▸ WORK ITEM:
Retrieve each line that contains the word "lazy" from the entries below.

▸ EXERCISE INPUT:
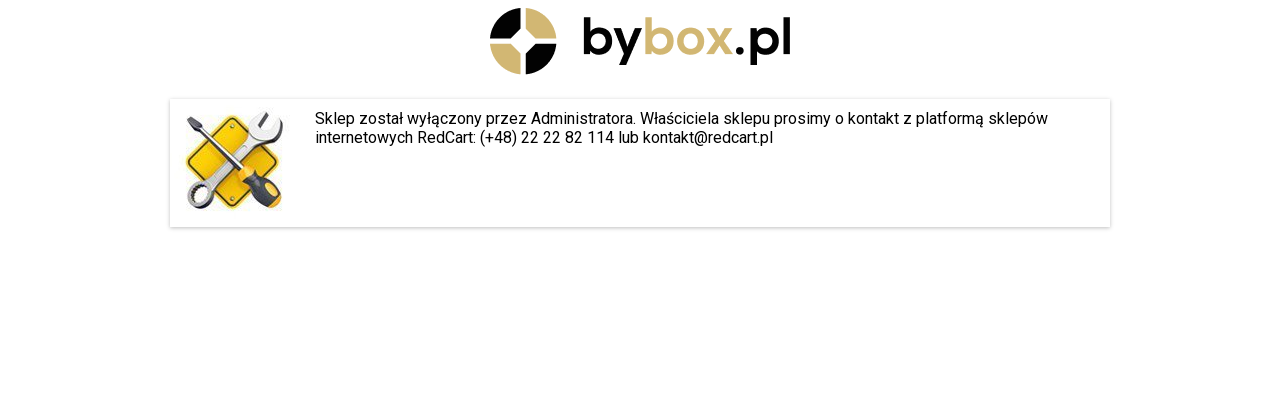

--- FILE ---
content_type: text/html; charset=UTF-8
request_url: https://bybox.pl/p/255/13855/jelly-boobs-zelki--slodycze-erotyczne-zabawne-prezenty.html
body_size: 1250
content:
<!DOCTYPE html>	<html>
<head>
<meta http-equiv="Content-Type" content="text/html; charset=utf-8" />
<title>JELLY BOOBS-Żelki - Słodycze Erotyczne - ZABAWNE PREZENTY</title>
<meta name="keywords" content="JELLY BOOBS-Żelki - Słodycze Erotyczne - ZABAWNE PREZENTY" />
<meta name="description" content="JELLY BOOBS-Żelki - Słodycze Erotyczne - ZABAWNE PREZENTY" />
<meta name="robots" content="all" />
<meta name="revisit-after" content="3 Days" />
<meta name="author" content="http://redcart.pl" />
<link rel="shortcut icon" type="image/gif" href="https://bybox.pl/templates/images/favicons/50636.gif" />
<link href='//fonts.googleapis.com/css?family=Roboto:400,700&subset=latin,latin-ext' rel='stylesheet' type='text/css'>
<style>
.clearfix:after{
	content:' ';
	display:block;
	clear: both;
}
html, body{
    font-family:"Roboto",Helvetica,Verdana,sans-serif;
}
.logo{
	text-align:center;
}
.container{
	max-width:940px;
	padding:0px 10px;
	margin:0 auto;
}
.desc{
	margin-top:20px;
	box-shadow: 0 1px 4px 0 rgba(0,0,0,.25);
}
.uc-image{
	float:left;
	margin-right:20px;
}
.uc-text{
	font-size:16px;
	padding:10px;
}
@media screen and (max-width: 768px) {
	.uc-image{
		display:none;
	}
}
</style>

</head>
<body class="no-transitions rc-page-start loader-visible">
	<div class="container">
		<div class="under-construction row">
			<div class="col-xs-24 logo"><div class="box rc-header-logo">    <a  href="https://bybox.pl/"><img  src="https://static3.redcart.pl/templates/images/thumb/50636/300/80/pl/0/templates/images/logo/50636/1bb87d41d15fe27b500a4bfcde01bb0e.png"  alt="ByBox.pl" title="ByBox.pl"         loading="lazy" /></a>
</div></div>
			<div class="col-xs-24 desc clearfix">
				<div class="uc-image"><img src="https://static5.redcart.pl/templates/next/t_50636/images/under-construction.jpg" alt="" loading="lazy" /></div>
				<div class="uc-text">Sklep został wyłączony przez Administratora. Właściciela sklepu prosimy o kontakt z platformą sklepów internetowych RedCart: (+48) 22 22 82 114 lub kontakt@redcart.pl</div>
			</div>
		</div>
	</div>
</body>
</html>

▸ OUTPUT FOR THIS TASK:
			<div class="col-xs-24 logo"><div class="box rc-header-logo">    <a  href="https://bybox.pl/"><img  src="https://static3.redcart.pl/templates/images/thumb/50636/300/80/pl/0/templates/images/logo/50636/1bb87d41d15fe27b500a4bfcde01bb0e.png"  alt="ByBox.pl" title="ByBox.pl"         loading="lazy" /></a>
				<div class="uc-image"><img src="https://static5.redcart.pl/templates/next/t_50636/images/under-construction.jpg" alt="" loading="lazy" /></div>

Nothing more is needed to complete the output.